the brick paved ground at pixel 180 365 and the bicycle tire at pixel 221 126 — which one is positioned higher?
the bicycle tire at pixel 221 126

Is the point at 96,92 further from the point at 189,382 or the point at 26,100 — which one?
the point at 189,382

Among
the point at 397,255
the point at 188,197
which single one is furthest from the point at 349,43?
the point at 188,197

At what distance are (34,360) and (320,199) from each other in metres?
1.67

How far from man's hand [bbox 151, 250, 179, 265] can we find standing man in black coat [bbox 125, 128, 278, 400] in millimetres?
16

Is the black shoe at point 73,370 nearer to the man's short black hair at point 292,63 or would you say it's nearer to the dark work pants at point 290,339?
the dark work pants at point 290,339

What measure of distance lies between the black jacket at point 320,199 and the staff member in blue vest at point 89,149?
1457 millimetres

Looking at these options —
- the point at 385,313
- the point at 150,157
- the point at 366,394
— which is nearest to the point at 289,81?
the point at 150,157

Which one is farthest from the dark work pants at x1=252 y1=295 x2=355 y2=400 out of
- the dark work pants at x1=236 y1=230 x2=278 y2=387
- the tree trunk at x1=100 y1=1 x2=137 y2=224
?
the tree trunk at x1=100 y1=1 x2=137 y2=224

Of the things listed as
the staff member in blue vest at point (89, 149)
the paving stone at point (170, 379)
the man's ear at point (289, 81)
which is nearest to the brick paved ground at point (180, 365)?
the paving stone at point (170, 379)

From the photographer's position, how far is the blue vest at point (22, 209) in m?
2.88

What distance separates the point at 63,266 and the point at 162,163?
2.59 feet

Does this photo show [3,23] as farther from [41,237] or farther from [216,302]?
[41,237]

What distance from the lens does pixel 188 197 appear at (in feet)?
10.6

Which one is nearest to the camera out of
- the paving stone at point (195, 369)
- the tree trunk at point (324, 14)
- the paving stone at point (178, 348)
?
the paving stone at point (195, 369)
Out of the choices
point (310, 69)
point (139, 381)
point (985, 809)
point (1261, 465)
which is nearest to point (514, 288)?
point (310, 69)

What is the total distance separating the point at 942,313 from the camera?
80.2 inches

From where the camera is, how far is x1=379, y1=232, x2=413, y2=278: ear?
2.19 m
********
### The request
Rewrite the listing from the line that has "From where the" through the end, substituting "lens" for "camera" and leaving everything else the same.

### Answer to this problem
From where the lens is, how far is x1=379, y1=232, x2=413, y2=278: ear?
2.19 m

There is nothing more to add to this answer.